*** Data provided Section Begins ***

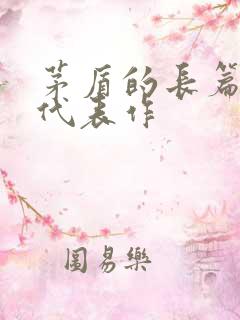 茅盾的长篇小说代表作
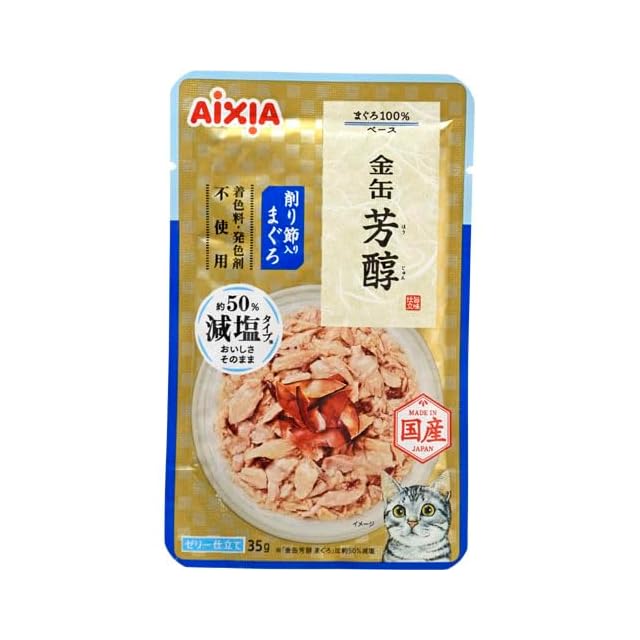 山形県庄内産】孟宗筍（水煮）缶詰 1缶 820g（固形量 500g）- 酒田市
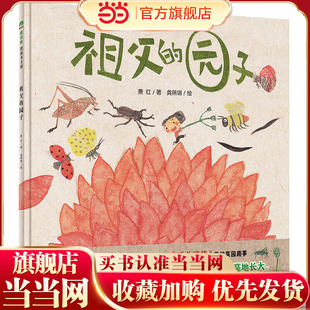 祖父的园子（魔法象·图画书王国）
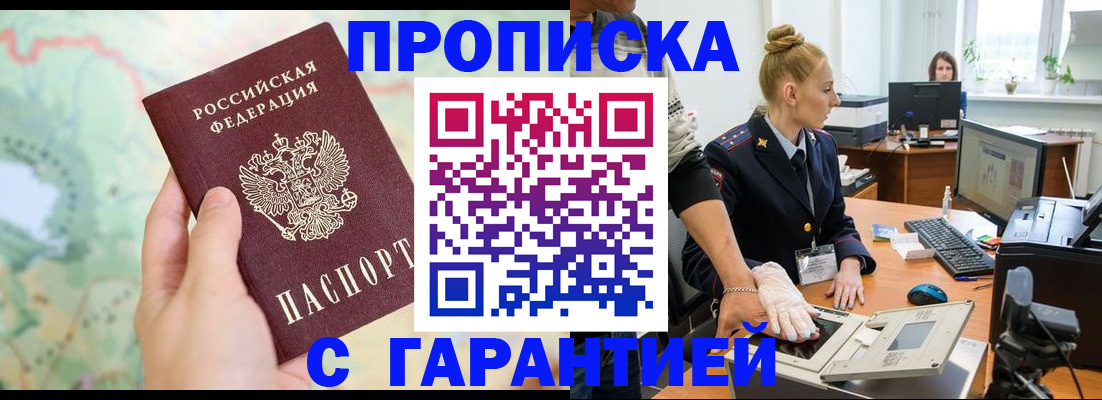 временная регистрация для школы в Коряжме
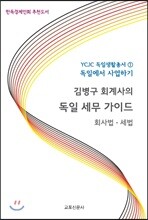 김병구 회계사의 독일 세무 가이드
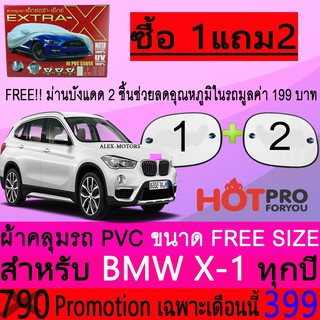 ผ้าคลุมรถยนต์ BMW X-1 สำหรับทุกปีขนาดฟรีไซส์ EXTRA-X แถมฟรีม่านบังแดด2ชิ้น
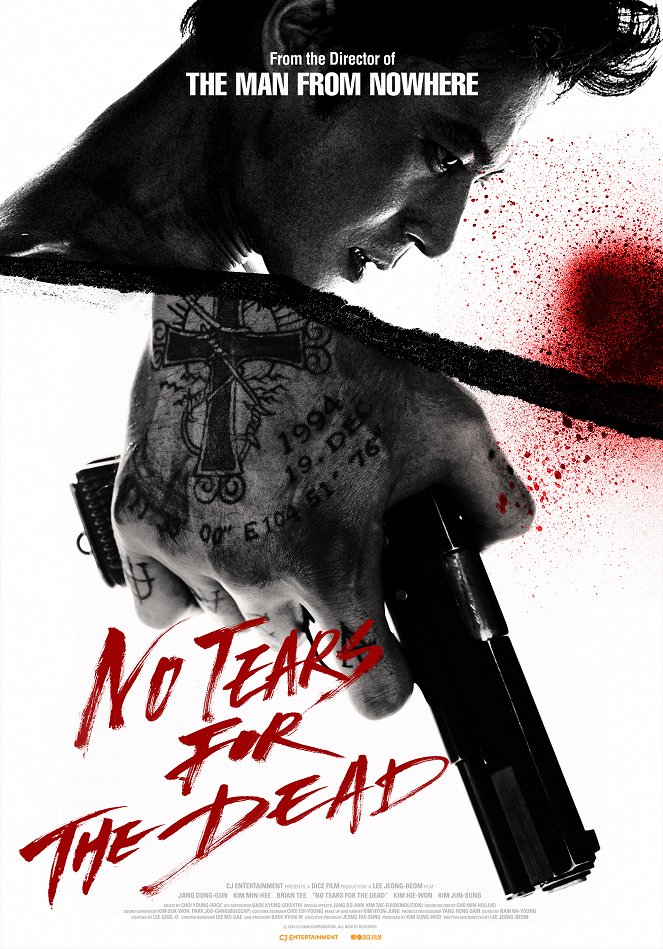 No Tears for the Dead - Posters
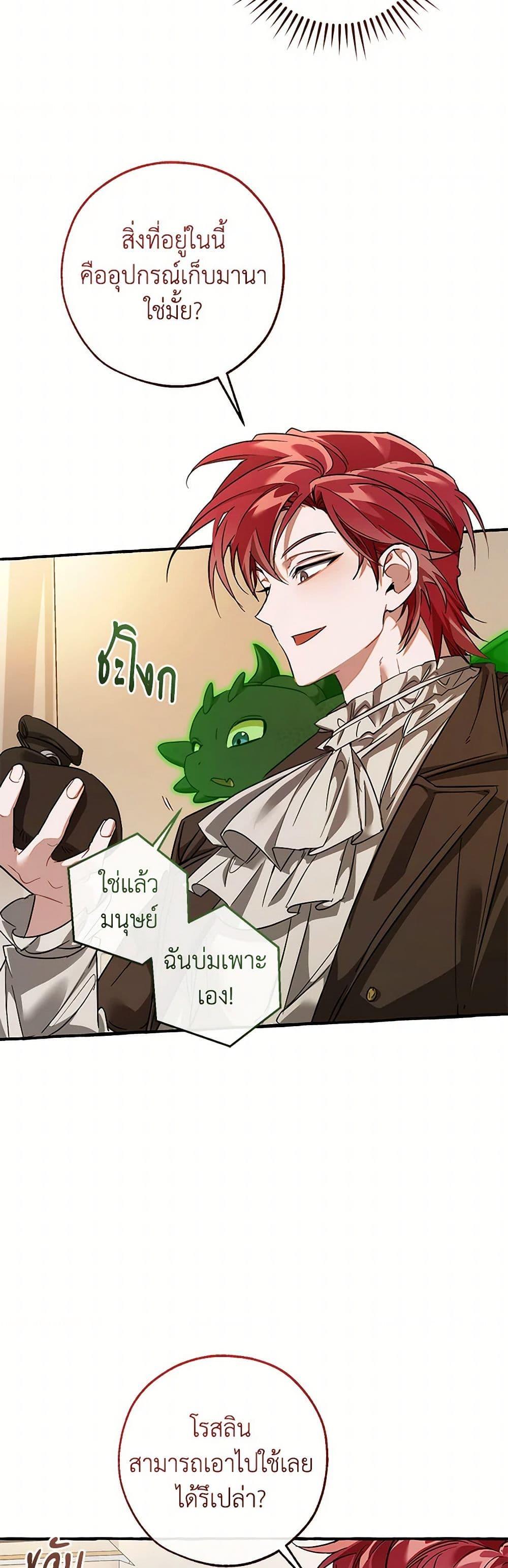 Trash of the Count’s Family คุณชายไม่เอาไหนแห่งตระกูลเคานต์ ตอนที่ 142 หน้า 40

*** Data provided Section Ends ***

Work required: Copy every caption in the material above word for word, leaving the pictures out of your answer.

Expected answer:
 茅盾的长篇小说代表作
 山形県庄内産】孟宗筍（水煮）缶詰 1缶 820g（固形量 500g）- 酒田市
 祖父的园子（魔法象·图画书王国）
 временная регистрация для школы в Коряжме
 김병구 회계사의 독일 세무 가이드
 ผ้าคลุมรถยนต์ BMW X-1 สำหรับทุกปีขนาดฟรีไซส์ EXTRA-X แถมฟรีม่านบังแดด2ชิ้น
 No Tears for the Dead - Posters
 Trash of the Count’s Family คุณชายไม่เอาไหนแห่งตระกูลเคานต์ ตอนที่ 142 หน้า 40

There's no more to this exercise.